Baukau. .
Alles sollte ganz stilecht sein. Deshalb betrug das Eintrittsgeld nicht 8 Euro, sondern 8 „goldumrandete abendländische Silberlinge“, was fürs Portemonnaie aber keinen Unterschied machte.
Dafür bot das Mittelalter-Spektakel rund ums Schloss einen ziemlich detaillierten Einblick in den Alltag unserer Vorfahren – wenn auch nicht jede Aktion historisch belegt ist.
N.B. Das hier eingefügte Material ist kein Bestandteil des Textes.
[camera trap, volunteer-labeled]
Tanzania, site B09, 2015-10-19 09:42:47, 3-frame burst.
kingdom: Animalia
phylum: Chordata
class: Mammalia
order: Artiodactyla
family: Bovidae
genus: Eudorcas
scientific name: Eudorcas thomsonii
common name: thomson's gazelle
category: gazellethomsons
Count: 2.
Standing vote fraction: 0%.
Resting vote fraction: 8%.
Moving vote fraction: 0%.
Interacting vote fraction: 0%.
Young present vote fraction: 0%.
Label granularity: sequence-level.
Die mehreren Tausend Besucher, die Samstag und Sonntag in den Schlosspark kamen, sahen beispielsweise, wie sich der Mensch in der präcomputerisierten Ära die Zeit vertrieb. Etwa mit Spielen wie dem, das zwei Frauen in Holzschuhen ausprobierten: Eine Mischung aus Kegeln und Boule, es ging darum, mit einem Holzklotz Spielfiguren des Gegners umzuschmeißen. Und wenn es um Freizeitvergnügungen dieser Epoche geht, dürfen Ritterturniere natürlich nicht fehlen. Die waren neu im Programm des Mittelalter-Spektakels und lockten viele Zuschauer an. Je zweimal an beiden Tag führten Männer hoch zu Ross und eingepackt in Rüstungen vor, dass die Käbbeleien mit der Lanze damals bestimmt keine Kuschelveranstaltungen waren.
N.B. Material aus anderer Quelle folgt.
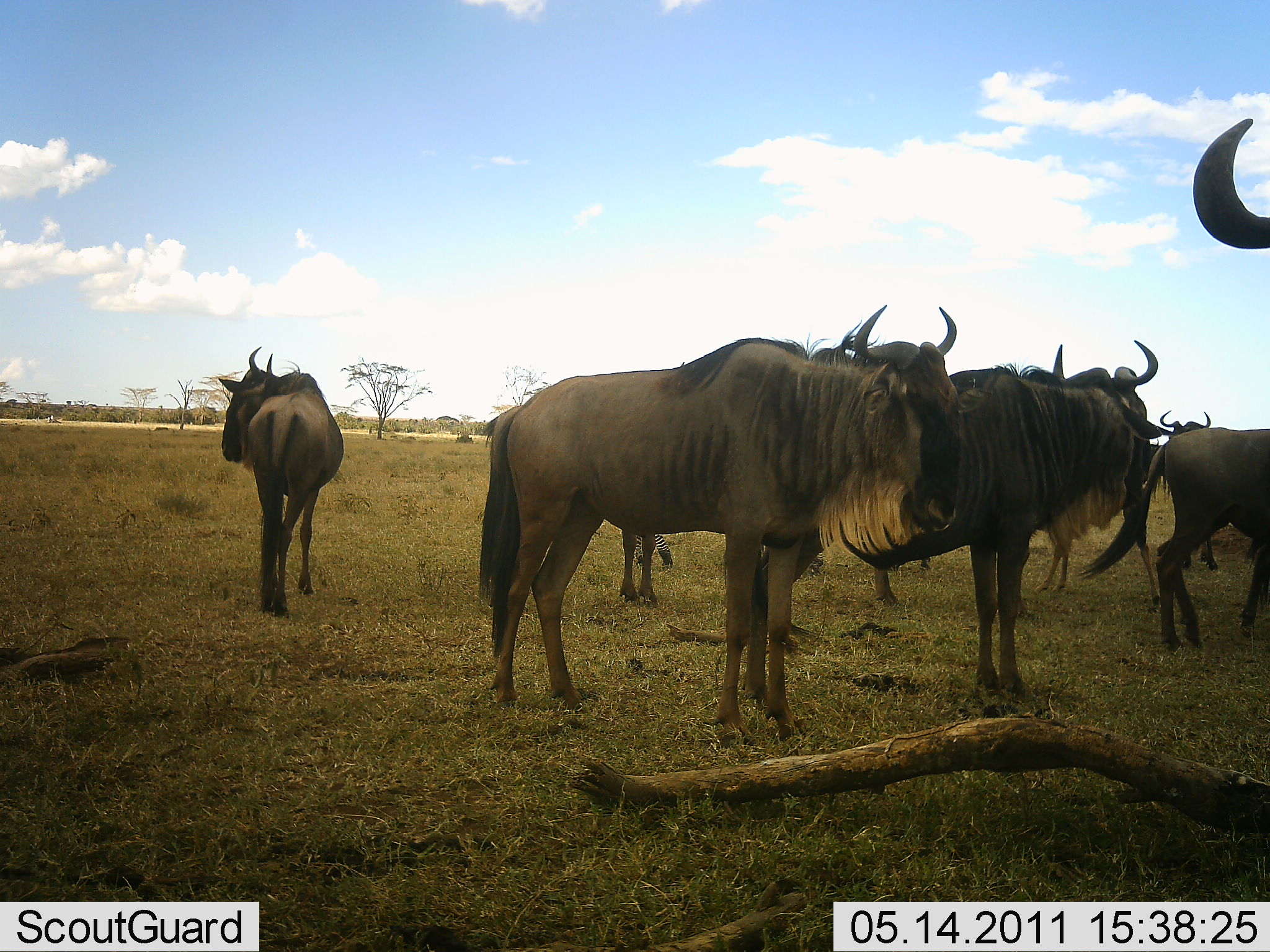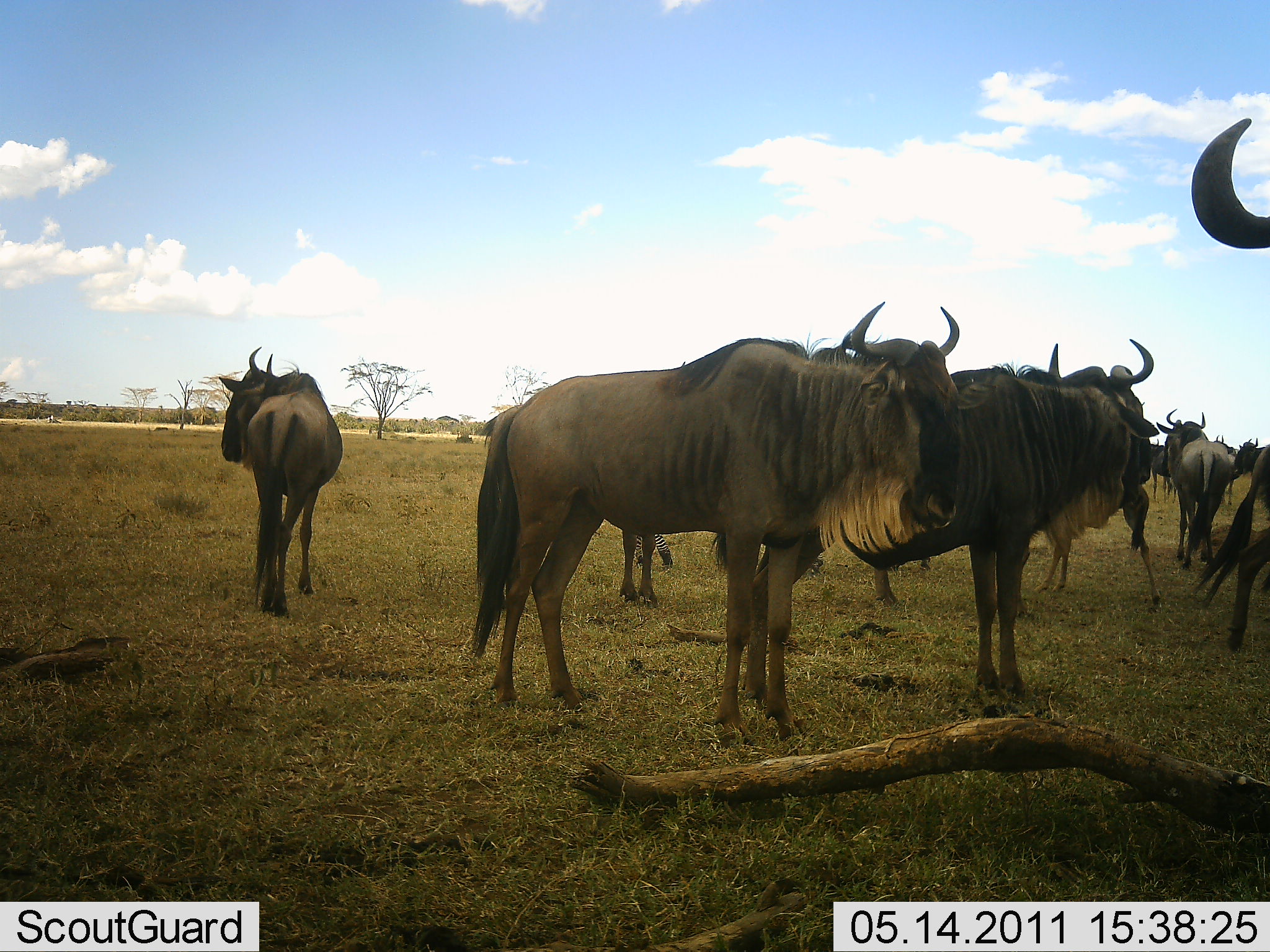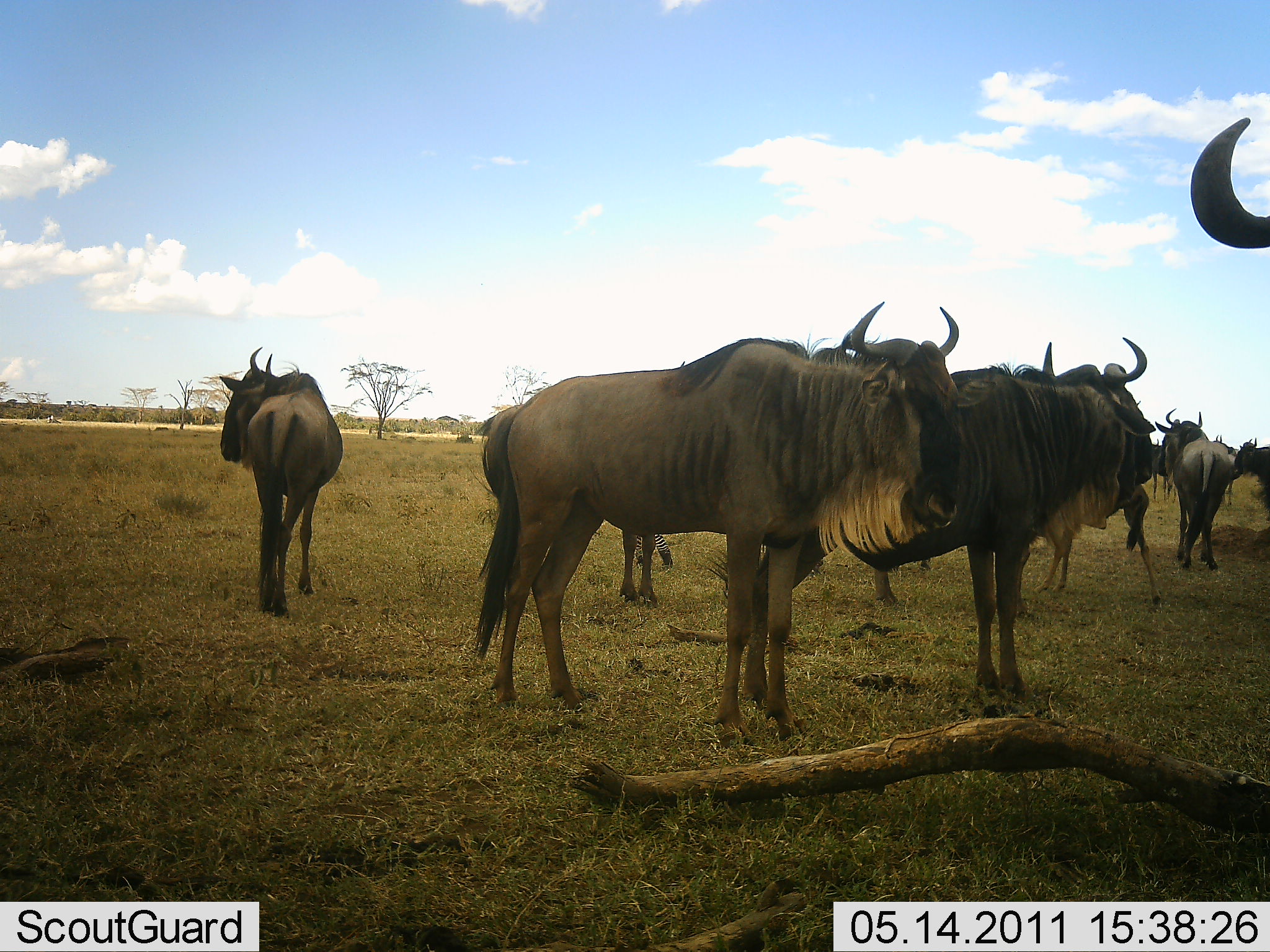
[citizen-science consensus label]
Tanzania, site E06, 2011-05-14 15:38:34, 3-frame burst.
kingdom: Animalia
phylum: Chordata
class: Mammalia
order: Artiodactyla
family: Bovidae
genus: Connochaetes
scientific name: Connochaetes taurinus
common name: blue wildebeest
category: wildebeest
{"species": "wildebeest (blue wildebeest) (Connochaetes taurinus)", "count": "8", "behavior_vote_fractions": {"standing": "100%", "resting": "0%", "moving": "36%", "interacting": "0%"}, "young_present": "0%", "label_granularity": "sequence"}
Der gesamte Schlosspark war für das Spektakel abgesperrt worden. Gut 100 Zelte waren um den alten Adelssitz herum drapiert, und in den Zelten saßen Leute in traditioneller Tracht und machten, was man im Mittelalter halt so machte: schmieden und spielen, kochen und klönen. Die gewandeten Männer und Frauen waren Mittelalter-Fans aus ganz Deutschland, die ihre Wochenenden nicht in Schrebergarten oder Stadion, sondern auf historischen Jahrmärkten verbringen. Menschen wie Thorsten Prang: Montags bis freitags betreibt er eine Schmiede- und Metallgestaltungswerkstatt in Zeuthen bei Berlin, in seiner Freizeit tingelt er über die Märkte in Halle, Neuss oder eben Herne und zeigt, wie man Werkzeuge und Schwerter früher hergestellt hat. Prang bleibt stets in seiner Rolle. Nein, eine Visitenkarte habe er nicht, sagte der Brandenburger im heimatlichem Idiom, wohl aber eine „Niederschrift“ seines Namens und seiner Adresse.
Auf der Bühne, dort, wo vor zwei Wochen noch SPD-Mann Guntram Schneider gesprochen hatte, spielte nun die Band The Sandsacks. In ihren Kelly-Family-Klamotten sahen sie durchaus mittelalterlich aus, die Dudelsack-Musik wirkte indes eher schottisch. Nachgefragt beim Fachmann: Jan-Willem Kühr von der Firma Miroque verkauft CDs mit historischer Musik. Was The Sandsacks spielten, sei zwar mittelalterlich angehaucht, aber nicht wirklich authentisch: „Diese Dudelsäcke sind eine Erfindung der 80er-Jahre.“ Die Menschen im 15. Jahrhundert waren durchaus Partymäuse, sagte Kühr. „Sie hatten zwar wenig Zeit, weil sie sieben Tage die Woche arbeiten mussten. Aber wenn, dann haben sie sehr heftig gefeiert. Der Tod war damals allgegenwärtig, sie haben immer damit gerechnet, dass am nächsten Tag alles vorbei sein könnte.“
Herne, Stadt der Ritterfans: Zum fünften Mal fand das Spektakel an der Emscher statt, Herne hat sich zu einem Favoriten unter den Mittelaltermärkten gemausert. Einen „Spitzenplatz“ bescheinigte Henri Bibow von der sächsischen Veranstalteragentur „Sündenfrei“ dem Spektakel im deutschlandweiten Vergleich. „Wo hat man schon ein Schloss, Grachten und grüne Wiesen drum herum?“ Ganz so grün dürften die Wiesen jetzt allerdings nicht mehr sein: Gerade dort, wo die Ritterspiele stattfanden, erinnerte der Boden nachher eher an einen großen Trampelpfad.